To be done:
Transcribe the material verbatim in full; the pictures do not belong in the copy.

Supplied material:

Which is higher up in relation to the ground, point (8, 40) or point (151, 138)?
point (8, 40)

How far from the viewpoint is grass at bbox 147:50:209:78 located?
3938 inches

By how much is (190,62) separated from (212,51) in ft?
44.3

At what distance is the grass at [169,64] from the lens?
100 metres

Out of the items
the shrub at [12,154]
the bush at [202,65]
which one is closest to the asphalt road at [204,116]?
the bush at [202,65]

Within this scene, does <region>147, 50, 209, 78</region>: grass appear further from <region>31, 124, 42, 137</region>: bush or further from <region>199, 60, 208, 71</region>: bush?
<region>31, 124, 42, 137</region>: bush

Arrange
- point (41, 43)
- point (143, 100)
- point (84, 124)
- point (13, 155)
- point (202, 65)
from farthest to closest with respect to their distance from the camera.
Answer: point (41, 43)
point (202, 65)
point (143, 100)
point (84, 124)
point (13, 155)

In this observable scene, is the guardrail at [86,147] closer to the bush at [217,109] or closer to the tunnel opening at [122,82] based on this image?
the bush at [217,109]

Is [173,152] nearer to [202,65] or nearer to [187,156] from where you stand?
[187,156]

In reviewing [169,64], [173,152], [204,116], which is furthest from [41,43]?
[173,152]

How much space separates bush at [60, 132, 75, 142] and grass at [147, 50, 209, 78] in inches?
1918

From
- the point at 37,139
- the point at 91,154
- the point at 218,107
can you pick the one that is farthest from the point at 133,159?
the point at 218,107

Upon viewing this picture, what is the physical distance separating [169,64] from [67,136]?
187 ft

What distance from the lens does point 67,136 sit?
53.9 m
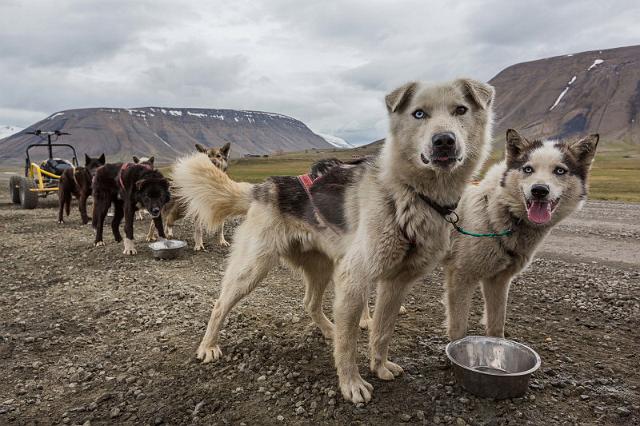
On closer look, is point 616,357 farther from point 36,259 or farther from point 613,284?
point 36,259

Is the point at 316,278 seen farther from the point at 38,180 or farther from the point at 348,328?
the point at 38,180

Solution to the exercise:
Which is higher up in relation to the ground, point (8, 40) or point (151, 138)?
point (8, 40)

How far from the viewpoint is grass at bbox 147:50:209:78 located?
3938 inches

By how much is (190,62) separated from (212,51) in ft?
44.3

At what distance is the grass at [169,64] from the lens?
100 metres

Out of the items
the shrub at [12,154]
the bush at [202,65]
which one is closest to the asphalt road at [204,116]?
the bush at [202,65]

Within this scene, does <region>147, 50, 209, 78</region>: grass appear further from <region>31, 124, 42, 137</region>: bush or further from <region>199, 60, 208, 71</region>: bush?
<region>31, 124, 42, 137</region>: bush

Arrange
- point (41, 43)
- point (143, 100)
- point (84, 124)
- point (13, 155)
- point (202, 65)
from farthest to closest with respect to their distance from the camera.
Answer: point (41, 43)
point (202, 65)
point (143, 100)
point (84, 124)
point (13, 155)

In this observable scene, is the guardrail at [86,147] closer to the bush at [217,109] or closer to the tunnel opening at [122,82] based on this image?
the bush at [217,109]

Is [173,152] nearer to [202,65] or nearer to [187,156] from where you stand?
[187,156]

In reviewing [169,64], [173,152], [204,116], which is furthest from [41,43]?
[173,152]

How much space separates bush at [60, 132, 75, 142] and grass at [147, 50, 209, 78] in inches?
1918

From
- the point at 37,139
- the point at 91,154
- the point at 218,107
can you pick the one that is farthest from the point at 133,159?
the point at 218,107

Upon viewing this picture, what is the physical distance separating [169,64] from [67,136]?
187 ft

What distance from the lens does point 67,136 sit?
53.9 m
On closer look, is point 616,357 farther from point 36,259 or farther from point 613,284?
point 36,259

Is the point at 316,278 seen farther from the point at 38,180 or farther from the point at 348,328?
the point at 38,180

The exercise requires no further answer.